What to work on: The job is to find each line of the records below that includes the word "Winter" and copy it.

Data in this exercise:

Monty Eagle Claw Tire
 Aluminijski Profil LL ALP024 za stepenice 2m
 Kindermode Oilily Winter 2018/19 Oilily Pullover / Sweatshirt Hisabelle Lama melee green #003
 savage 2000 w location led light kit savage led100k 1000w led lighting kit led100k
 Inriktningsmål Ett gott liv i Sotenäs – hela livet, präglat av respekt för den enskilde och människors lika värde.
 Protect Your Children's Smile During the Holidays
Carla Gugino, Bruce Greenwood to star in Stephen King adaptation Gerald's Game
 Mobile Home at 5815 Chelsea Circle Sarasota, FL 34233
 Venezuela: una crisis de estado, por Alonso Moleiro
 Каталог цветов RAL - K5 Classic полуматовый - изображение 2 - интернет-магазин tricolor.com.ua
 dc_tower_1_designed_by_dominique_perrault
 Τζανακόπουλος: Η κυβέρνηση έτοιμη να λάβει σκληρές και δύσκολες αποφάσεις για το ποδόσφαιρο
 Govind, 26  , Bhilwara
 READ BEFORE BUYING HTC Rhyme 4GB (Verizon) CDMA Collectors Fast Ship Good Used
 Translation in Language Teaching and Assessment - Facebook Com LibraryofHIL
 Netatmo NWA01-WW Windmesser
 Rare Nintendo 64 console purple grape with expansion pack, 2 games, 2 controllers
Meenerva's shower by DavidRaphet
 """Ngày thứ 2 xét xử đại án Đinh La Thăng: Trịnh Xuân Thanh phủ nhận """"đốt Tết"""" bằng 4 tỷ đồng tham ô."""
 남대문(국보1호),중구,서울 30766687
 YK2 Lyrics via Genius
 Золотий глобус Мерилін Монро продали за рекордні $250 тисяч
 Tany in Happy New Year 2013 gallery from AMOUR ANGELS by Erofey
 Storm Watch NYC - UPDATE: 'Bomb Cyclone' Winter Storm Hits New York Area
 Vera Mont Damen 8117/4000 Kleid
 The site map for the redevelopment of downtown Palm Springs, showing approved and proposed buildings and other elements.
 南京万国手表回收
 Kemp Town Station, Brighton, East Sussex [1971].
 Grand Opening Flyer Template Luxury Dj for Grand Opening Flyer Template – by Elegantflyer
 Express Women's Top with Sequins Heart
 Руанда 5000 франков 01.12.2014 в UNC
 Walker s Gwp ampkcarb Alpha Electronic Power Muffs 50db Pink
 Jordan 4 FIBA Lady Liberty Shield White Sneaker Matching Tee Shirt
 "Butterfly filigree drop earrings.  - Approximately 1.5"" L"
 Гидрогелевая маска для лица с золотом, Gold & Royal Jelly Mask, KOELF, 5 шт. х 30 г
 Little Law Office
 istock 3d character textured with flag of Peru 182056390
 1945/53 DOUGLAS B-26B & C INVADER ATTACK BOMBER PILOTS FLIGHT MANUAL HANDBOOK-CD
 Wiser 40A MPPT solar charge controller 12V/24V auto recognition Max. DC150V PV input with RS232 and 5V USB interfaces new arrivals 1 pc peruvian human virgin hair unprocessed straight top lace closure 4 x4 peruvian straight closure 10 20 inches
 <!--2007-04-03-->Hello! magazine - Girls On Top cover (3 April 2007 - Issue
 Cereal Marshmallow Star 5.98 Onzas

Solution below:
 Kindermode Oilily Winter 2018/19 Oilily Pullover / Sweatshirt Hisabelle Lama melee green #003
 Storm Watch NYC - UPDATE: 'Bomb Cyclone' Winter Storm Hits New York Area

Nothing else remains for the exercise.